And other Linux delights.
Often there is a need to configure processes to start on startup and to restart on failure. On Linux systems this process is controlled via the systemd
init system and system manager.
Now, as with most things Linux, there are a lot of sources of information out there. Several of them are patchy and out-of-date. Also they tend to play around with things at the root level, e.g. which you need to do when configuring existing packages rather than your own code. This post will thus briefly look at implementing systemd
daemons within safer user space.
systemctl –user
The systemctl
command is the main command-line tool for interacting with systemd
processes. There are several good guides to using systemctl
including one here: https://www.digitalocean.com/community/tutorials/how-to-use-systemctl-to-manage-systemd-services-and-units.
Lesser known is that there is a flag for systemctl
commands that allows everything to be set in user space within messing with root administrator settings. This is the --user
flag.
Working in user space avoids having to mess with system files in the /etc
and /lib
directories (/etc
for user added services and /lib
for installed package services). Instead, user services can be added within the current user’s home directory. Here is a guide to doing that: https://computingforgeeks.com/how-to-run-systemd-service-without-root-sudo/.
In short, you can add custom service definitions to a ~/.config/systemd/user/
directory. If this folder does not exist, you can easily make it via:
mkdir -p ~/.config/systemd/user/
How Services Work
Services are another name for daemons – processes that run in the background. In Linux these are defined via a <service_name>.service
file. For custom user services, these can live in the ~/.config/systemd/user/
directory.
The <service_name>.service
has a number of sections defined by square brackets with the main sections being [Unit]
, [Service]
and [Install]
. In the [Service]
section you can define the command or script you want to run, and various options like environment variables and working directories. If you are familiar with tools such as Docker, these service files can be thought of as similar to composition and deployment files in those tools.

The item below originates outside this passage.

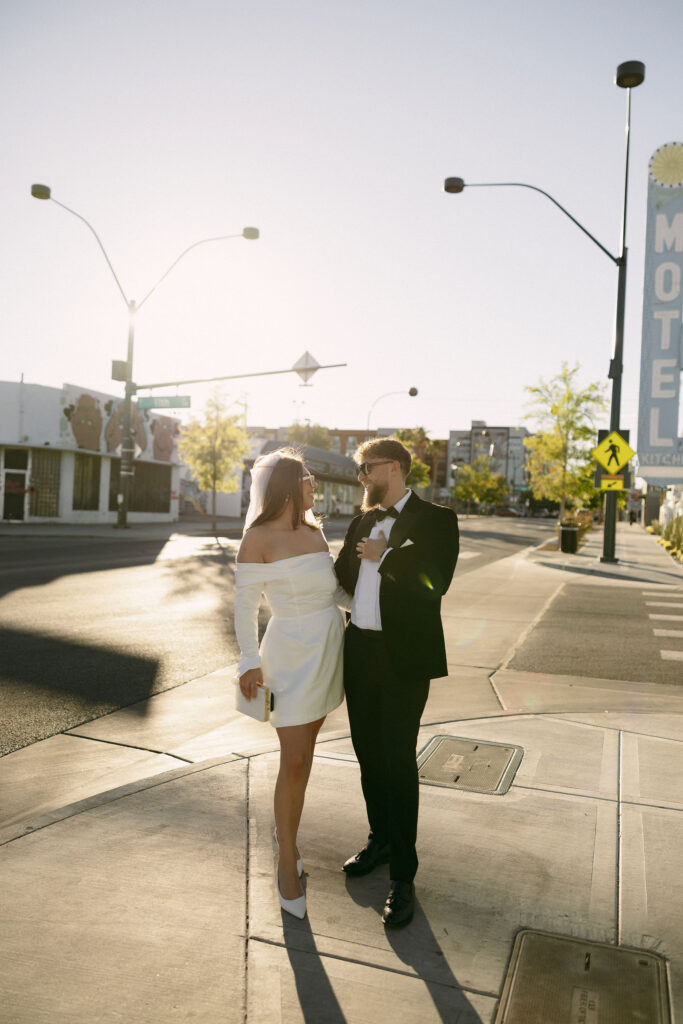 Bride and groom standing at a corner in downtown Las Vegas for portraits.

A basic service file might look like:
[Unit]
Description=My Service - this is what it does
[Service]
ExecStart=<path_to_command_or_script>/<command> <command-line-options>
[Install]
WantedBy=default.target
For example, the ExecStart field could be: /home/$USER/my_app/my_executable.sh or python /home/$USER/my_app/.
A warning: the service may run in a more limited environment than your standard bash shell (i.e. the terminal). I found I needed to add some paths to my PATH variable so I could get the right conda command to run.

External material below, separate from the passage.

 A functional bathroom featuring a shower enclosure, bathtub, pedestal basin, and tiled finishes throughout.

You can either code the service file within the user folder using a text editor:
nano ~/.config/systemd/user/<service_name>.service
Or use an Interactive Development Environment such as VSCode or PyCharm to write and then save in that folder.
Configuring for Start on Reboot
Once the service is defined, you need to restart the user system manager:
systemctl --user daemon-reload
And then enable the service:
systemctl --user enable --now <service_name>.service
You can check the status using:
systemctl --user status <service_name>.service
And use normal systemctl
commands with the --user
flag, such as disable
, restart
, start
and stop
.
Debugging
In all honesty, it took me a while to get a simple service running. Common problems involved changes in running environment, typos in names and paths, and failures to run. I found root services were often a little trickier and riskier to configure than user services.

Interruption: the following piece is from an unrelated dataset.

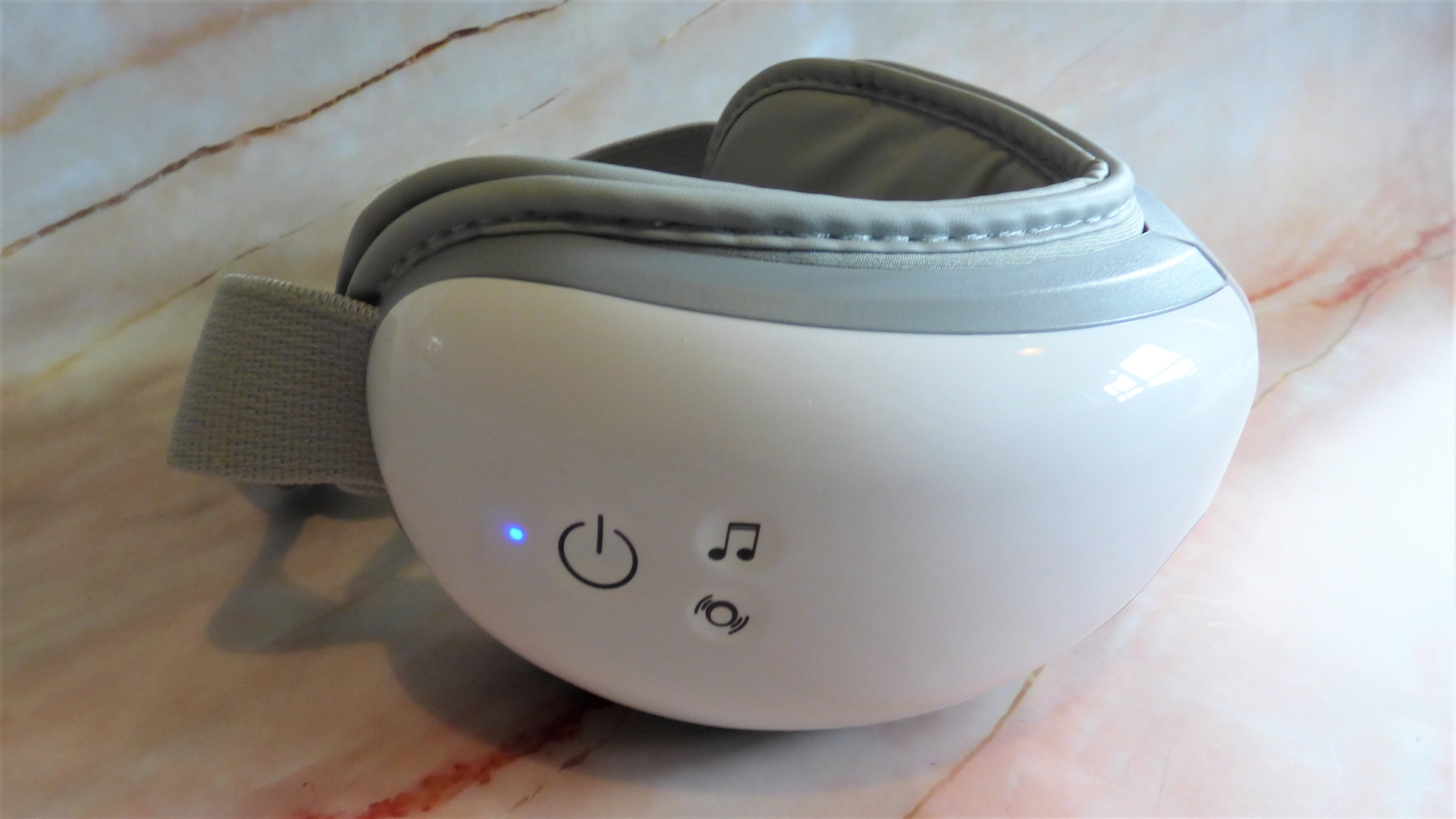 Side of Renpho Eye Massager, showing control buttons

A good tip is to check that your executable or command runs fine if the service fails. A very useful command is:
systemctl --user show-environment
that shows the environment in which the command is run. I found that additional paths were added to my normal shell environment on startup (via ~/.bashrc
), so I added some changes to the PATH environment variable in the service file (e.g. Environment="PATH=<copy_and_paste_output_of_$PATH>"
). I also found the WorkingDirectory
variable useful to set the working directory as my project directory (both are defined in the [Service]
section).
Another useful [Service]
field is:
Restart=on-failure
This automatically restarts the service if it crashes.
You can also get the systemd logs via:
journalctl --user --unit <service_name>.service
Configuring useful logging is another task, which we will address on another day.
Shell Scripts
You can also bundle a set of commands to run into a shell script. To do this, first create a shell script (.sh file):
#!/bin/bash
# Script to setup environment and run webserver on startup
<command 1>
<command 2>
Then make this file executable:
sudo chmod +x ~/my_project/api_start.sh
Then, in the [Service]
section, you can set:
ExecStart=/home/$USER/my_project/api_start.sh
Activating Conda
When implementing complex machine-learning environments, I often find using conda
helps a lot. However, conda can complicate running custom processes as you need to activate and configure the environment beforehand.
Now, initially I had problems running the standard conda activate <env_name>
command within a script being run as a service. To get around this I found that you can use the conda run
command that allows certain commands to be run in a specific environment:
conda run -n <env_name> <command>
All of this can be very useful for configuring machine-learning APIs or background processes without worrying you are going to delete all the Linux services by accident.